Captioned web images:
*****
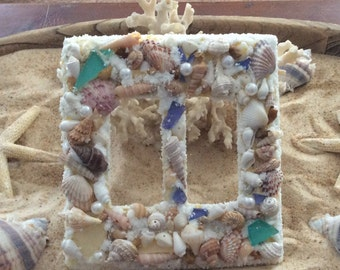 SEASHELL OUTLET COVER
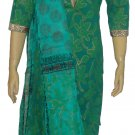 Item#CT1096 Paste and Green color salwar kameez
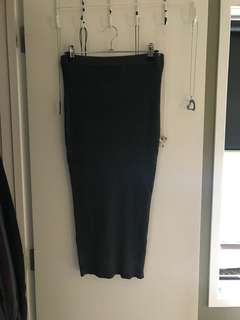 Glassons knit skirt brand new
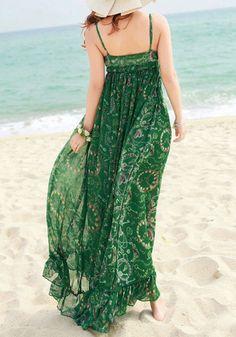 Green Floral Condole Belt Vintage Bohemian Sand Beach Chiffon Maxi Dress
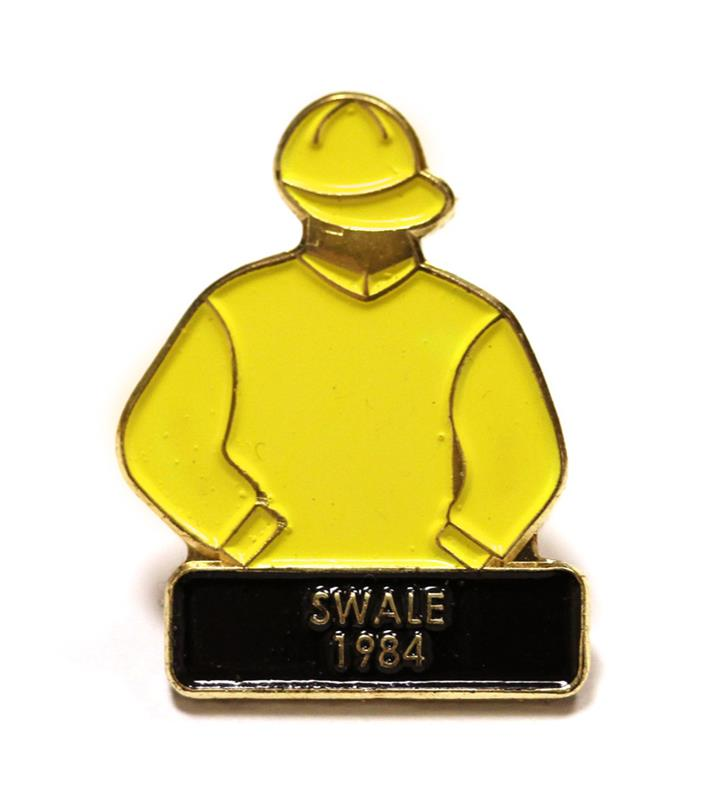 1984 Swale Tac Pin,1984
*****
__Aim of the exercise__: Set the records down again exactly, with no pictures.

__Output below__:
 SEASHELL OUTLET COVER
 Item#CT1096 Paste and Green color salwar kameez
 Glassons knit skirt brand new
 Green Floral Condole Belt Vintage Bohemian Sand Beach Chiffon Maxi Dress
 1984 Swale Tac Pin,1984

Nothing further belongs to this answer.